## Text provided
▼
The Fakenham Academy (formerly Fakenham High School and College) is a coeducational secondary school and sixth form located at Field Lane Fakenham, Norfolk, England.
The school offers GCSEs and BTECs as programmes of study. Pupils in the sixth form can choose to study from a range of A Levels and BTECs.

History
The school converted to with academy status in 2013 after previously receiving a 'inadequate' rating in an Ofsted report. In the most recent OFSTED inspection (2019) Fakenham Academy was rated as a "Good" school. The original multi academy trust was the TEN group, but it moved to the Sapientia Education Trust in June 2020.

Wells Road
The sixth form used to occupy the detached Wells Road site. The college was set in the grade II-listed Highfield House, a Georgian building set in spacious grounds. It was built in 1823 as a private villa.  one hundred years later, in September 1923, it was converted into an all-boys secondary school which in 1946, after the introduction of the Education Act 1944,  became Fakenham Grammar School.
▲
## Prompt 1
Transcribe the Fakenham Academy passage word for word, starting at "The Fakenham Academy" and ending at "Fakenham, Norfolk, England.".
## Prompt 2
According to the Fakenham Academy passage, which trust did the school move to in June 2020?
The data after this point is separate from the Fakenham Academy passage.

## Extracted material
▼
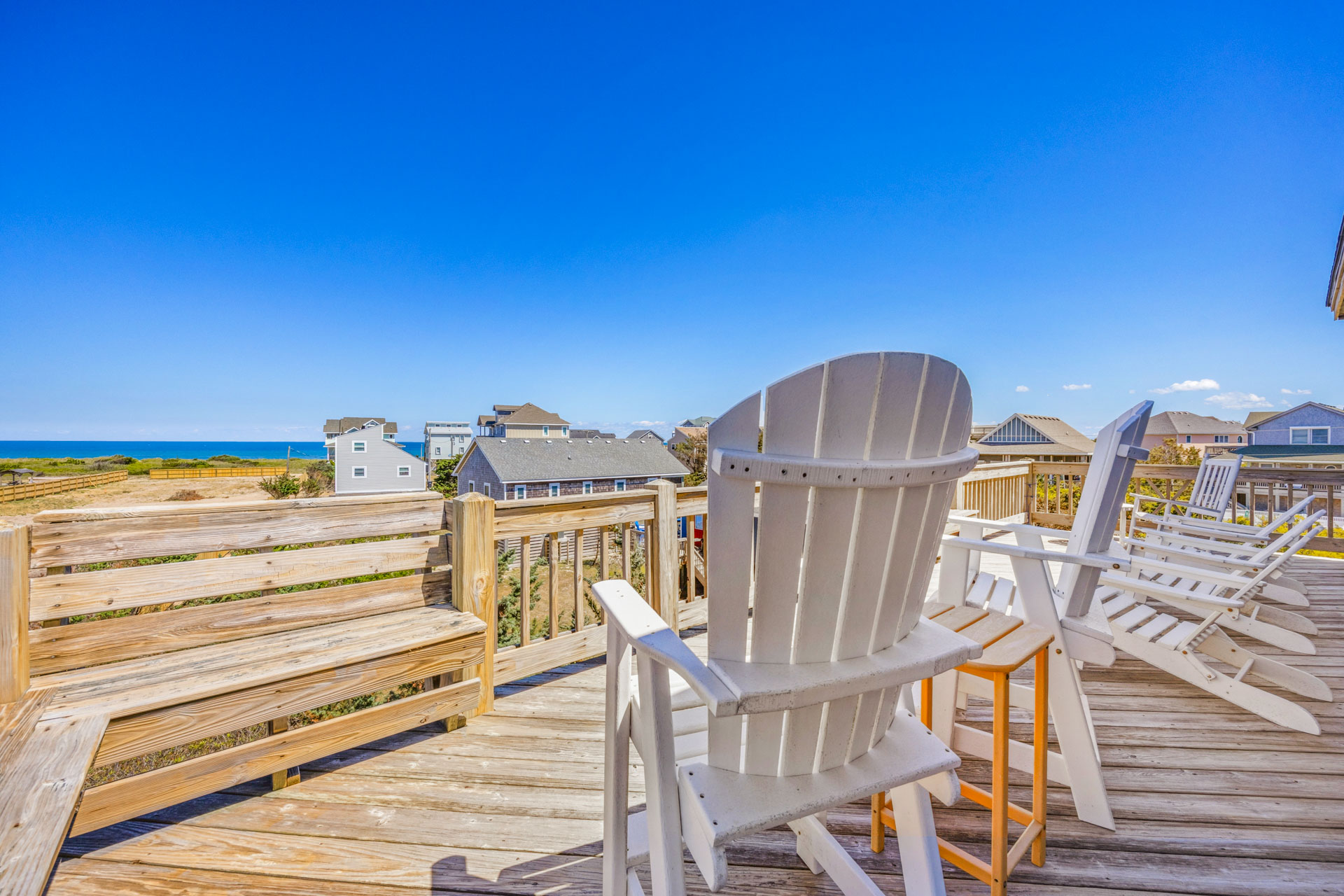 Surf Or Sound Realty 870 Two Sons Deck 3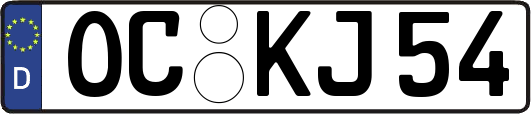 OC-KJ54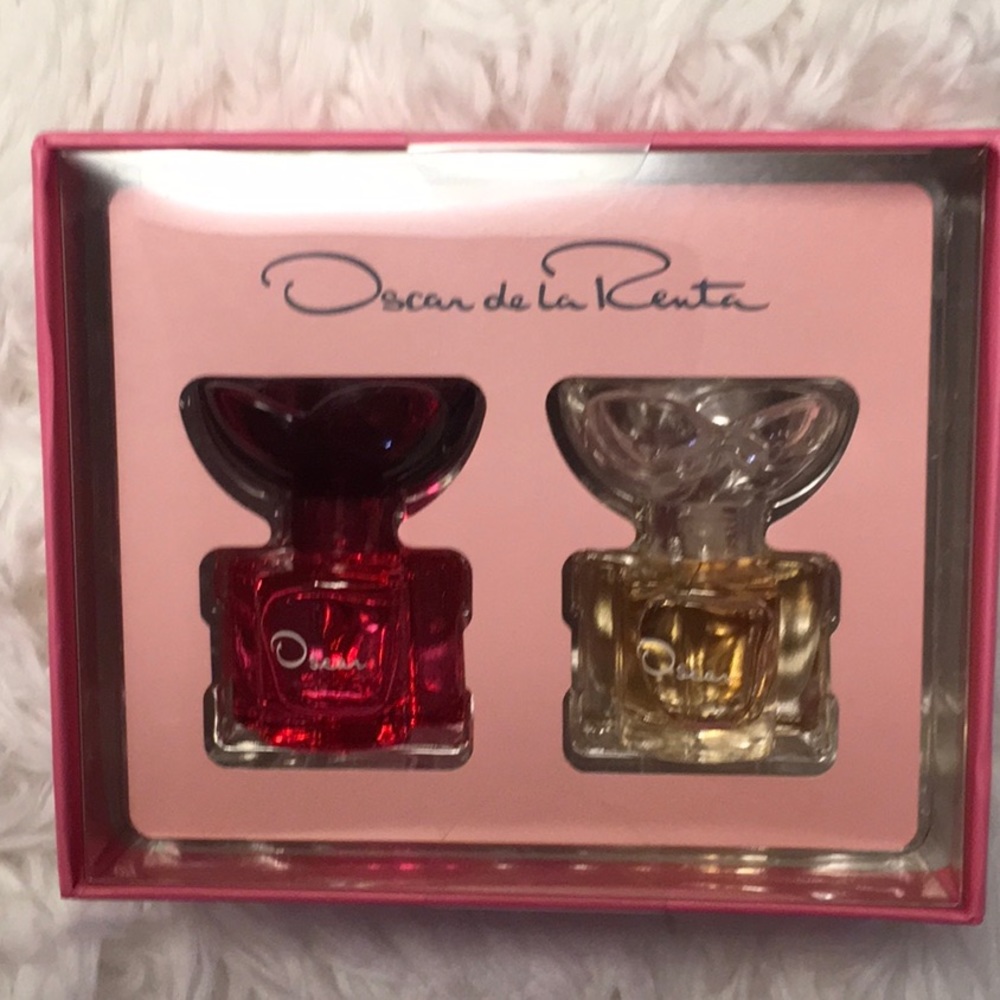 Oscar De La Renta 2 Piece set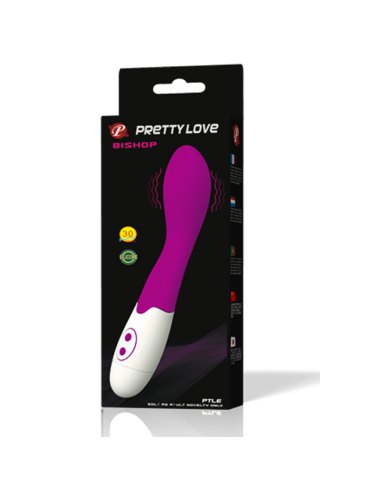 PRETTY LOVE - FLIRTAVIMO BISHOP VIBRATORIUS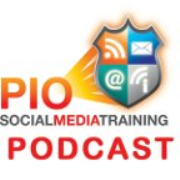 PIO Social Media Training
▲
## Task answer 1
The Fakenham Academy (formerly Fakenham High School and College) is a coeducational secondary school and sixth form located at Field Lane Fakenham, Norfolk, England.

## Task answer 2
The Sapientia Education Trust.